Shelli Church has taught at Skyview since 1997. Since 2015, she has taught design, leadership, career and technology. Before that, she taught social studies. This year, she has had to go back to social studies.
“It’s been a major learning process getting up to speed on a new subject,” she said.
Truesdell said Skyview has three physical education teachers, and two had to go back to the classroom. Teachers hired just this summer to teach a certain subject have ended up teaching a different subject.
“I’m proud of my entire staff,” Truesdell said. “We laid out a plan and it changed a lot of people’s jobs. They stepped up, learned a new curriculum and made a move that’s best for kids and the plan we’re putting in place.”
With enrollment at Connections Homeschool swelling, Skyview recently lost a teacher to that program. That meant even Truesdell had to step into the classroom to teach careers.
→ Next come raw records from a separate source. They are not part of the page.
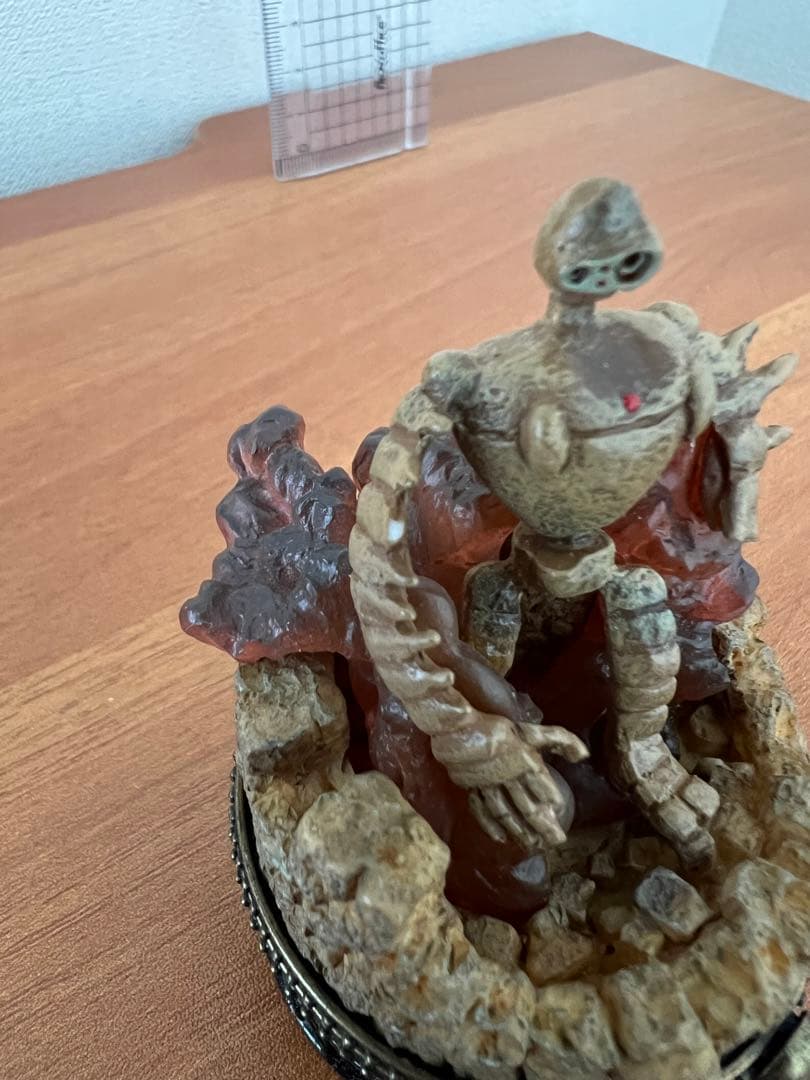 天空の城ラピュタ　小物入れ　ロボット兵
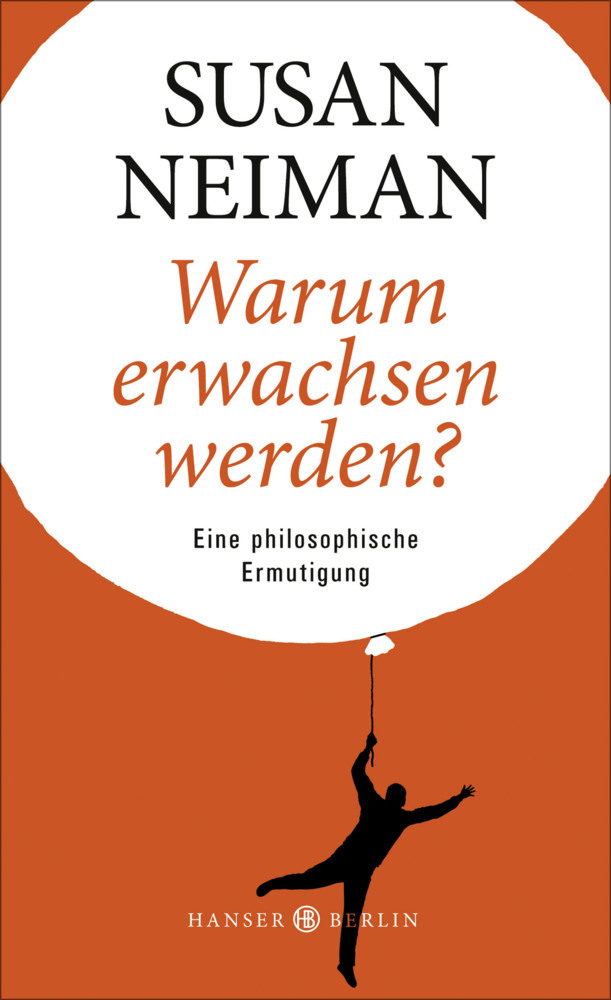 Warum erwachsen werden? main product photo
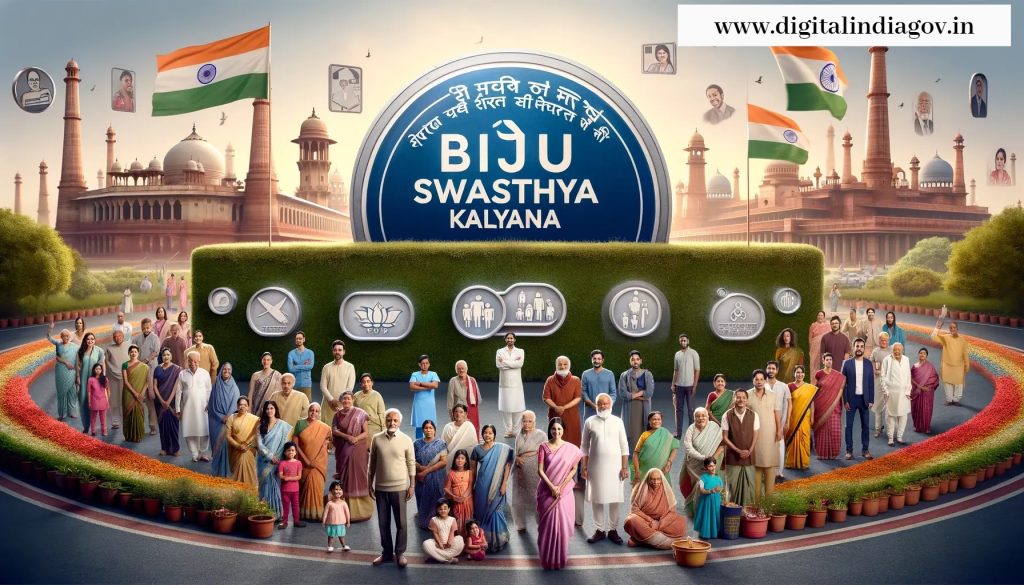 Biju Swasthya Kalyan Yojana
“I haven’t had a class in 15 years,” he said.
Smooth transition from remote learning
The principal said one good thing about being in the classroom is he saw how quickly students transitioned from remote learning.
“You wouldn’t know it from being involved in class,” Truesdell said of the fact students hadn’t been in a class since March. “There were a lot of hands in the air. Kids were excited to be doing their thing. I didn’t feel like they didn’t know how to do school.”
When Truesdell became principal at then-Soldotna Middle School 10 years ago, his priority was to make sure parents and students could access all school materials at home.
That commitment has been key this year as all teachers are now on Canvas, a learning management program with assignments that come with a series of links, videos and Zoom sessions.
With all the lessons on Canvas, Church said it is easier to teach an in-person class while also tending to those who are learning remotely.
“It’s more we have to do,” Church said. “We always have to be aware of the online learner.”
Truesdell said Canvas will also make it easier for students and teachers to stay home when they are feeling any symptoms of illness. The school district has made a commitment to symptom-free schools this year.
Skyview has 150 Chromebooks checked out this year, creating workload for the secretaries but also showing how important remote learning has become.
Of course, Tuesday’s charged environment at Skyview also showed the limitations of even the best remote learning.
“It’s just easier teaching kids in person,” Church said. “When you’re on Zoom, it feels like you are talking to yourself. You don’t get immediate feedback.
“I’m excited. There will be a lot more energy — so much more energy.”